■ Your task
Scan the lines below for "javascript"; report the number of lines that contain it, and only that.

══ The data

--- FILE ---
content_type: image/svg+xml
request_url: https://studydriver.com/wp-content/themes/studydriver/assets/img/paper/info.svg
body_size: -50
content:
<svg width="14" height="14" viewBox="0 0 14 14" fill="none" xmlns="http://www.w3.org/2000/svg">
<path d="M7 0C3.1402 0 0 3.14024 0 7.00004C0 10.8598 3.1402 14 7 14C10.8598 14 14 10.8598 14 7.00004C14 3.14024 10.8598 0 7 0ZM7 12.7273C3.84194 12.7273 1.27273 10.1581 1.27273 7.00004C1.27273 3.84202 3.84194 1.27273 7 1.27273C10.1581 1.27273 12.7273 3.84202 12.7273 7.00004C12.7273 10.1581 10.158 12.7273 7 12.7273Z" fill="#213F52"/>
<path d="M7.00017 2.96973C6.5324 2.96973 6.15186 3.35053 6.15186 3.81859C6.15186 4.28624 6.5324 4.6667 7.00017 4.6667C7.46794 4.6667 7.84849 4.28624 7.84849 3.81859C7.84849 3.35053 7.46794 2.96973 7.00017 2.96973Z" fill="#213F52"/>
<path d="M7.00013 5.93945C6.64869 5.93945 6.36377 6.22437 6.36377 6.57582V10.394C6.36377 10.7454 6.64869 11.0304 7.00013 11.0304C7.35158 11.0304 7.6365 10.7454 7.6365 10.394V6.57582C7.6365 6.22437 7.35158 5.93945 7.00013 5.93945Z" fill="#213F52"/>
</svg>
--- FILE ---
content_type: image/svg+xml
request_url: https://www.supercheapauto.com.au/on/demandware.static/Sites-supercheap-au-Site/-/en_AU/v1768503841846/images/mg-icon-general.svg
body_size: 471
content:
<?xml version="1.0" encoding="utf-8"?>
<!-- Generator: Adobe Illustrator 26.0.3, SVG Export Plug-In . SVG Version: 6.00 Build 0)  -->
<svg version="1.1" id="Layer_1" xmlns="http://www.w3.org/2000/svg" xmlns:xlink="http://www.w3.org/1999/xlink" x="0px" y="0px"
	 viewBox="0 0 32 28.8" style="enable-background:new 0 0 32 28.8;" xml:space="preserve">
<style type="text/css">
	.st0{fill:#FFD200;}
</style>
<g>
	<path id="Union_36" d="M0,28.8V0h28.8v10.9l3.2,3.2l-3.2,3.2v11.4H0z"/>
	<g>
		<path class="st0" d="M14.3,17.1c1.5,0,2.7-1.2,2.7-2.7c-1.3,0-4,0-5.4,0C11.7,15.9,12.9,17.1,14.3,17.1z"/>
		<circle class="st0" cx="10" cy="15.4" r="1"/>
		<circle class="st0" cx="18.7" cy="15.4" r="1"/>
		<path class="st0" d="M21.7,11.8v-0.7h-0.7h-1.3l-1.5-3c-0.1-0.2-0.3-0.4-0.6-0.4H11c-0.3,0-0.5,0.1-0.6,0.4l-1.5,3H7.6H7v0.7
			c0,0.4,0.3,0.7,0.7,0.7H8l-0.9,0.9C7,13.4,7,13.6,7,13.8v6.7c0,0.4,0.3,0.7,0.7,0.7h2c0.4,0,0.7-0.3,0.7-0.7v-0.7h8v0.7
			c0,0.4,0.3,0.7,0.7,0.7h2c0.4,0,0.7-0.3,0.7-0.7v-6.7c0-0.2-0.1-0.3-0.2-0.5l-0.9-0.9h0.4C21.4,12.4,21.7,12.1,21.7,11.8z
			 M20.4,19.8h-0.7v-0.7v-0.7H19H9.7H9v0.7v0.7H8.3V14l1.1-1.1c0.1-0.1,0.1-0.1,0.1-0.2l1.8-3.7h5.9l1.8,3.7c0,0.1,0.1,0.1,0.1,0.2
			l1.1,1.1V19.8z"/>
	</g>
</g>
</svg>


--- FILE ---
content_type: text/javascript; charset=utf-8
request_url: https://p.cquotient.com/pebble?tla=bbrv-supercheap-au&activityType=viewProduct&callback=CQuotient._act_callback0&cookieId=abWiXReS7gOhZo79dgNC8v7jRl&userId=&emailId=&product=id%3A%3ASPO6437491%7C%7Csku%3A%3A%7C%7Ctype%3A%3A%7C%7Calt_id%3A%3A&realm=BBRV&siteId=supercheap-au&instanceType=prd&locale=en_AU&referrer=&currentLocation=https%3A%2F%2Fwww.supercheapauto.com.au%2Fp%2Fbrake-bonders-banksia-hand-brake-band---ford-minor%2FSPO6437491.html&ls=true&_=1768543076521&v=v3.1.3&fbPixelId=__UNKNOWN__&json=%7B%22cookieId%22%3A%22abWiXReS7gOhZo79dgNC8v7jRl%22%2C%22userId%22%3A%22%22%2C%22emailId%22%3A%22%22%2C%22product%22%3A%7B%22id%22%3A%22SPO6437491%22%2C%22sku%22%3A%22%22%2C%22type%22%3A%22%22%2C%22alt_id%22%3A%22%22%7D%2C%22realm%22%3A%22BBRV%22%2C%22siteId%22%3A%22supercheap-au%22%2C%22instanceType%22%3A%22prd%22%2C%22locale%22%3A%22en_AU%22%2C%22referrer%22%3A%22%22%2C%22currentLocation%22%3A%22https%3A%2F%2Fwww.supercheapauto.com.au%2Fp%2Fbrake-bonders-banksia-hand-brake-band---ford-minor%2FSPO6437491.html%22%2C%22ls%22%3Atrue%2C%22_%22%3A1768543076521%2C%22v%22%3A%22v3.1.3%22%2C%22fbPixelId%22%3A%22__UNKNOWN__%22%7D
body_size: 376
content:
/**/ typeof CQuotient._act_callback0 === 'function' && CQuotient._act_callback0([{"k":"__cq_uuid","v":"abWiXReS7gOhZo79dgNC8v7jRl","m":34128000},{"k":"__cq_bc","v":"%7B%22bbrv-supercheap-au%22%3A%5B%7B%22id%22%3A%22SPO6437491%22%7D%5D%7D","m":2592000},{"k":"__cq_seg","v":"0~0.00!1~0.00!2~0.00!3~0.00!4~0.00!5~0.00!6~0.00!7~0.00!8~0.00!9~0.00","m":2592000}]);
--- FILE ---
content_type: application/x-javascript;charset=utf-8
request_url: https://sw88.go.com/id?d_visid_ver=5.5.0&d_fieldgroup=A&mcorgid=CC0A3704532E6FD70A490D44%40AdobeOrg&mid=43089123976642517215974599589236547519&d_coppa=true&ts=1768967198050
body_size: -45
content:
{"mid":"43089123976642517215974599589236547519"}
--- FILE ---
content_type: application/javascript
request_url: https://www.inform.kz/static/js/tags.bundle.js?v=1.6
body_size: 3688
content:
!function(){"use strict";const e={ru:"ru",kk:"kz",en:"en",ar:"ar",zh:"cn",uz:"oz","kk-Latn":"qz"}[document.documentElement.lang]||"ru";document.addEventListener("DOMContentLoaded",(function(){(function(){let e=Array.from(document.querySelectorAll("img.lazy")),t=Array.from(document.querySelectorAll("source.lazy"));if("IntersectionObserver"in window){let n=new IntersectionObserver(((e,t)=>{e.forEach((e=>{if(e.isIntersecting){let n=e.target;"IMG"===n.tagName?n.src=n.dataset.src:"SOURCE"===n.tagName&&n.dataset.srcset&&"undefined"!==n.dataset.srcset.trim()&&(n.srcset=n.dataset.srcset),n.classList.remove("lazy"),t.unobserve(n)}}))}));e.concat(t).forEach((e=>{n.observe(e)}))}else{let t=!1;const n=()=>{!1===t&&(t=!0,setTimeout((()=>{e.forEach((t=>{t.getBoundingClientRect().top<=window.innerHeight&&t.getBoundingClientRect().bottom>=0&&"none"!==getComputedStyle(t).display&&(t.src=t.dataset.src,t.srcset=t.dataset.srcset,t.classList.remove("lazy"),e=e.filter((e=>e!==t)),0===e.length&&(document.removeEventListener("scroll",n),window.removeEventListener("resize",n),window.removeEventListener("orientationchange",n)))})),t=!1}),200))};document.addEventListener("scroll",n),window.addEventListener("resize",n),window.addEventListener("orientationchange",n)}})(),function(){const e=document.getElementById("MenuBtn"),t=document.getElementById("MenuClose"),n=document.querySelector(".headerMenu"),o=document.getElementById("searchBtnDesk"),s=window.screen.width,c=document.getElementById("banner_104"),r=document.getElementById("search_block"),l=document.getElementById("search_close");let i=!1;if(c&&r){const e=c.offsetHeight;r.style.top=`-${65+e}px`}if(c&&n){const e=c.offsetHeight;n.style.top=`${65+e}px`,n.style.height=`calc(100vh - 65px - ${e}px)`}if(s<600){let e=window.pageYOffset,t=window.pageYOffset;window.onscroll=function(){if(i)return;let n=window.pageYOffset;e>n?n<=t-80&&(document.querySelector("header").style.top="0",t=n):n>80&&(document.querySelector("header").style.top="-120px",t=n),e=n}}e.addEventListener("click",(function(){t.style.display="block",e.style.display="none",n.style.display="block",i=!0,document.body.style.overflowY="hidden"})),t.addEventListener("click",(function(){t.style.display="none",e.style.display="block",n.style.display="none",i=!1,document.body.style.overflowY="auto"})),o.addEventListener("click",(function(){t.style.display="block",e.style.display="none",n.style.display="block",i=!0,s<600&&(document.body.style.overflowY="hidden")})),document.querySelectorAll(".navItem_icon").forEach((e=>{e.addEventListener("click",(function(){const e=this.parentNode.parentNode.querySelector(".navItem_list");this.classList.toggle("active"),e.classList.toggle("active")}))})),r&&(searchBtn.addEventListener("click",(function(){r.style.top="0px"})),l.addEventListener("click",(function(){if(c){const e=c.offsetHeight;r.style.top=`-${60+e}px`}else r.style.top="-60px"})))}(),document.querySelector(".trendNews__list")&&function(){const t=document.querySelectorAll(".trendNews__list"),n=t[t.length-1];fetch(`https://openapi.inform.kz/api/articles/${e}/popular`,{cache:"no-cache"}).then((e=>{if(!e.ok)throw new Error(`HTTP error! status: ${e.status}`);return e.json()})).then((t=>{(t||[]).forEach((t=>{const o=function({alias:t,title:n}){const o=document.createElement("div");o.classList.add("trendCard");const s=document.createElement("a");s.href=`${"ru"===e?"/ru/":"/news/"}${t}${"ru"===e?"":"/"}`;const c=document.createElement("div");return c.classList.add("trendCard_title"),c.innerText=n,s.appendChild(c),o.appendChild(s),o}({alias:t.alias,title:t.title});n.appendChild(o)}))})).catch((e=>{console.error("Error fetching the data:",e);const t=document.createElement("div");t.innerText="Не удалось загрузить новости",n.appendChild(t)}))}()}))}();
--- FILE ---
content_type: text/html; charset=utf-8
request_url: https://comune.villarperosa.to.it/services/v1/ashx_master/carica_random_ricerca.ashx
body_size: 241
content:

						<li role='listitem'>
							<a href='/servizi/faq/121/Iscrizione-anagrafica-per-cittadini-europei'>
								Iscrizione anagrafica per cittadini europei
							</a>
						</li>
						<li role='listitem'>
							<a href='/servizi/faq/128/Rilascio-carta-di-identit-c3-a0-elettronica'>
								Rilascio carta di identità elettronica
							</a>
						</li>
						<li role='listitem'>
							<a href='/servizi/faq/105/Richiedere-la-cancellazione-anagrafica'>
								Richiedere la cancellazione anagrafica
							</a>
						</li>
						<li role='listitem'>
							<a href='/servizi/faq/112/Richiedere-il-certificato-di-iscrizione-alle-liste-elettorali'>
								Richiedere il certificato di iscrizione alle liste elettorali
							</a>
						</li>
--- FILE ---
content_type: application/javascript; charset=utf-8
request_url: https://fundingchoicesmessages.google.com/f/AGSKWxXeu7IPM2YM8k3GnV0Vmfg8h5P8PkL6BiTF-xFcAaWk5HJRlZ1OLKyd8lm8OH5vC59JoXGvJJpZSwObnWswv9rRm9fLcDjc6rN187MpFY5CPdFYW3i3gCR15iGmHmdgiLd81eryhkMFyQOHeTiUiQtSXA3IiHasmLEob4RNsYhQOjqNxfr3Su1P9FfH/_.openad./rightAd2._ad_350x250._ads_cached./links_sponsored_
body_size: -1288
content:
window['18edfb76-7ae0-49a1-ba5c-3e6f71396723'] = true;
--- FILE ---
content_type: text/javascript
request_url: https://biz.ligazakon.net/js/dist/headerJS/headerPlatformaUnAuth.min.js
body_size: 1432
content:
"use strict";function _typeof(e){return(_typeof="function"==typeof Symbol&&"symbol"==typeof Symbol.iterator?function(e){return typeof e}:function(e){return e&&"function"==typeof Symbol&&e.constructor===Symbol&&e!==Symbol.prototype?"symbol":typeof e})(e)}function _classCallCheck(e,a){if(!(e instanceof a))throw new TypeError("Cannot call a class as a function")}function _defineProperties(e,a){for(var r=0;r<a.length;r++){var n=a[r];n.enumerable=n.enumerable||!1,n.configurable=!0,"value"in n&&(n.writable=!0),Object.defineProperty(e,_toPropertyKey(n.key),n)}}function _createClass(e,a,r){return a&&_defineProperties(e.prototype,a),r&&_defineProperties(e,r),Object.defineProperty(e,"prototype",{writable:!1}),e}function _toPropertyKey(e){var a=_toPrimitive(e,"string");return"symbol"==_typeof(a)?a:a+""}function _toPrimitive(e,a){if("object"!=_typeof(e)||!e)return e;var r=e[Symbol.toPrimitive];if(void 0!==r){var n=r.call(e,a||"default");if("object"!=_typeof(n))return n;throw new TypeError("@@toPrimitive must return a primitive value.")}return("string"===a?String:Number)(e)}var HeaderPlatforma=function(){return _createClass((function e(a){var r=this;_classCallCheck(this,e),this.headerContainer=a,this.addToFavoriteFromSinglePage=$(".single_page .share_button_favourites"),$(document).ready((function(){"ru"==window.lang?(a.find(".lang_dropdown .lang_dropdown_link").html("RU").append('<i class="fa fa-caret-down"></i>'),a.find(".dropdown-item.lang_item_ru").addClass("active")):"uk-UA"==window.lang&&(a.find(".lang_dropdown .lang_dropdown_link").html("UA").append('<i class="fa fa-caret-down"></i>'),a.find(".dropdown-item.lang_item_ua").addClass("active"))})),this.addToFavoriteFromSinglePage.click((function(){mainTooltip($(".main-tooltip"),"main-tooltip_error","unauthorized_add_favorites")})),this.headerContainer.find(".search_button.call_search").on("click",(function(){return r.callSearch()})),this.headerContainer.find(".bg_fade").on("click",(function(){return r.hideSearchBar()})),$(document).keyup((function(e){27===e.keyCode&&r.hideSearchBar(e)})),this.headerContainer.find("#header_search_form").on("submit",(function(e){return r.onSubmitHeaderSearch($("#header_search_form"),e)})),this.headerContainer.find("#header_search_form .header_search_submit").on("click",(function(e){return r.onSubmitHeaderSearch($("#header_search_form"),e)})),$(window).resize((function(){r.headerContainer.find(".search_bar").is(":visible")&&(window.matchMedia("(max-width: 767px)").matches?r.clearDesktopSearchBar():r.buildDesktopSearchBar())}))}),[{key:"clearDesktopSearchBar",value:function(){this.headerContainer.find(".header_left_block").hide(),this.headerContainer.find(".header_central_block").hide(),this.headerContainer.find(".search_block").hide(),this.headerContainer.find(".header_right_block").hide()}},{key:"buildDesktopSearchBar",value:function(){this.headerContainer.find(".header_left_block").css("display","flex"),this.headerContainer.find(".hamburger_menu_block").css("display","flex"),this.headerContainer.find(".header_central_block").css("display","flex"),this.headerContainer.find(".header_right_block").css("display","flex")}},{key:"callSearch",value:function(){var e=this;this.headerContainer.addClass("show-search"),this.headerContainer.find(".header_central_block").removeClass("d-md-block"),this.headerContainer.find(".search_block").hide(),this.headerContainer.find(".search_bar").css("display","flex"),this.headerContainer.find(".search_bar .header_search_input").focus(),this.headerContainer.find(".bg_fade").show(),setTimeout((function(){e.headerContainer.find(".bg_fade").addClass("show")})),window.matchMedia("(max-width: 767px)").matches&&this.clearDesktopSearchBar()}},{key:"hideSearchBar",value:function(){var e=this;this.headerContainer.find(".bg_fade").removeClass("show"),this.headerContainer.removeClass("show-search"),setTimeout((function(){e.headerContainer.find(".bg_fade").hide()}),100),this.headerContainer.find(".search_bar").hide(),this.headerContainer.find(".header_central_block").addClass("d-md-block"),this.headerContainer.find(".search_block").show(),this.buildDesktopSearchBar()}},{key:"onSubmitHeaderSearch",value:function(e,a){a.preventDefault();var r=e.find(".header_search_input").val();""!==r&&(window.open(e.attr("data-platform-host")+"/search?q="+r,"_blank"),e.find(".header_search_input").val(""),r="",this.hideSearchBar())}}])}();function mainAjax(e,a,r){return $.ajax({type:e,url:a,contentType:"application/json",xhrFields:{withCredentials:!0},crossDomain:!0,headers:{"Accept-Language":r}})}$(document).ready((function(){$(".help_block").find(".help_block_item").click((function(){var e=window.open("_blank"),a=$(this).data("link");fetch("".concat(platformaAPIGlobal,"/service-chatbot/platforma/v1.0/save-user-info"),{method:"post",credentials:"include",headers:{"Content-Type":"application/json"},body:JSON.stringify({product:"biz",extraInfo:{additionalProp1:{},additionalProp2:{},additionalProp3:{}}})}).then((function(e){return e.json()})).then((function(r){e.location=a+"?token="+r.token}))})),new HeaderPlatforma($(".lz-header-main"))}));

════

■ Response area
5